Balıkların besin bileşenlerinin incelenmesine yönelik çalışmalara ve sağlık üzerindeki etkilerine bakıldığında biyoyararlanımı yüksek bir protein kaynağı diyebiliriz. Balık proteini, et proteinine göre daha az bağ doku proteini içerir ve elastin içermez. Bu nedenle balık proteini kolaylıkla sindirilmektedir. Ayrıca fosfor, selenyum ve iyot mineralleri bakımından zengindir. Vitaminler açısından değerlendirildiğinde A ve D vitaminleri açısından iyi bir kaynak olduğu görülmektedir. Uzman Diyetisyen Zehra Bora Kara konu hakkında bilgiler verdi.
Balık yağları, kan damarlarının yüzeyini genişletip dokulara daha fazla oksijen girişine yardımcı olmaktadırlar. Astım hastalığı özellikle çocuklarda nefes darlığı şeklinde kendisini gösteren bir hastalıktır. Balık tüketiminin çocukların %20-25’inde görülen astım hastalığına etkili olduğu yapılan çalışmalarla da kanıtlanmıştır. Wyoming Üniversitesi’nde yapılan bir araştırmada astım hastası ve sigara kullanmayan 19-25 yaş grubundaki bireyler incelenmiş ve ortalama günde 3 gram balık yağı tüketenlerin %40’ının nefes alma yeteneği önemli ölçüde gelişmiştir.

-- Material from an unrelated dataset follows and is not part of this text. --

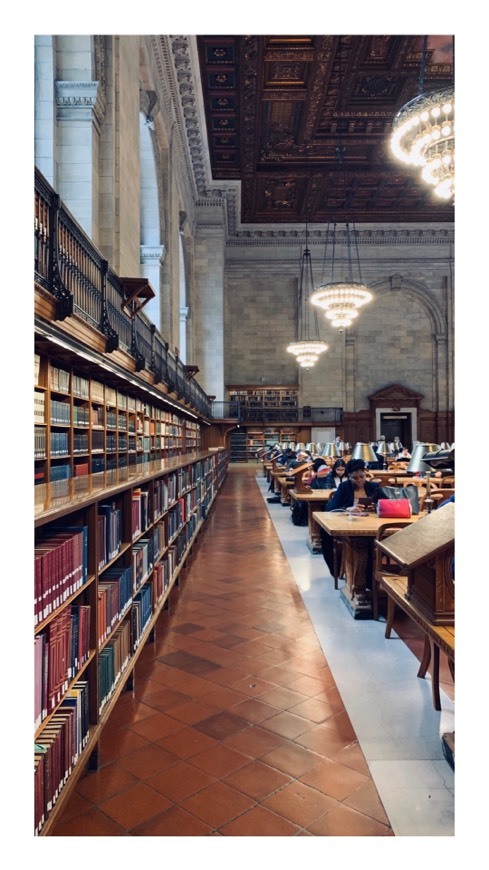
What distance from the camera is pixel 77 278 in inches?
209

Balığın içerdiği DHA göz sağlığının korunmasında çok önemlidir. Ayrıca içerdiği A vitamini özellikle karanlıkta görmeyi sağlamaktadır. Omega-3 yağ asitleri retinanın işlevini yerine getirmesinde yardımcıdır.

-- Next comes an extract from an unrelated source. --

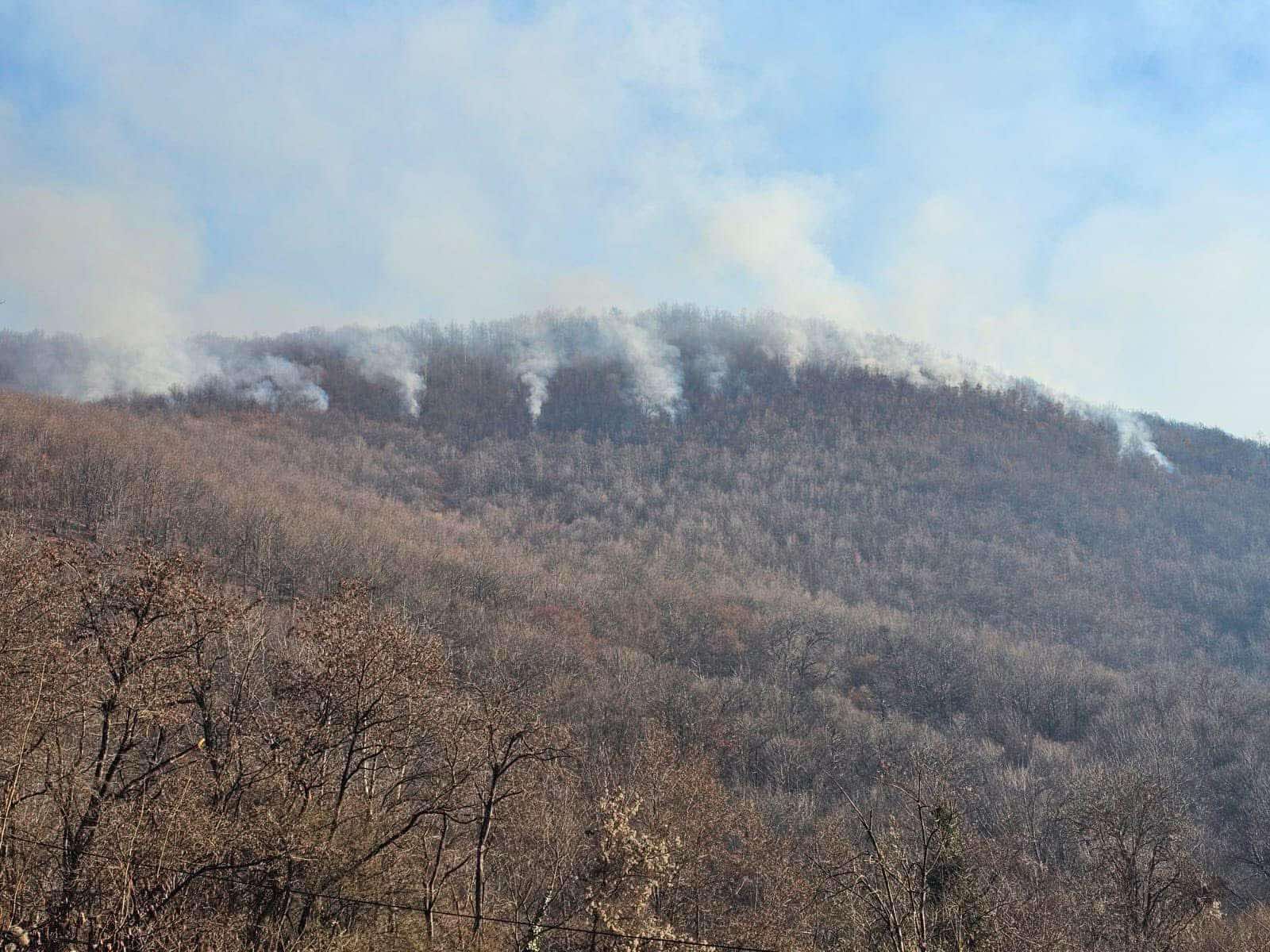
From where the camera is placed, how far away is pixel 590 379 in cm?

Balık tüketmek kanın pıhtılaşma riskini azaltır ve halk arasında iyi kolesterol olarak bilinen HDL kolesterolü yükseltir. Bunu sağlayan omega-3 yağ asitleridir. Ayrıca omega-3 yağ asitlerinin trigliserit seviyeleri üzerinde etkili olduğu ve %15-30 oranında azalttığı yapılan çalışmalarca gösterilmektedir.
Omega-3'ün bir diğer olumlu etkisi olarak kan basıncını düşürdüğünü söyleyebilirim. Yüksek kolesterolü ve yüksek tansiyonu olan bireylerin omega-3 tüketmesi, kolesterol ve tansiyon seviyelerini düşürmede etkilidir. Haftada en az bir kez balık tüketmek ya da günde 0.5 g balık yağı tüketmek, kalp krizi geçiren hastaların hayatta kalma oranlarını %30 artırmaktadır.
Çalışmalar bol miktarda balık tüketen insanların yaşlılık dönemlerinde demans (bunama) ve hafıza problemleriyle daha az karşılaştıklarını göstermiştir. İnsan beyninin hemen hemen %60’ı yağdır ve bu yağın çoğunu omega-3 yağ asitleri oluşturur.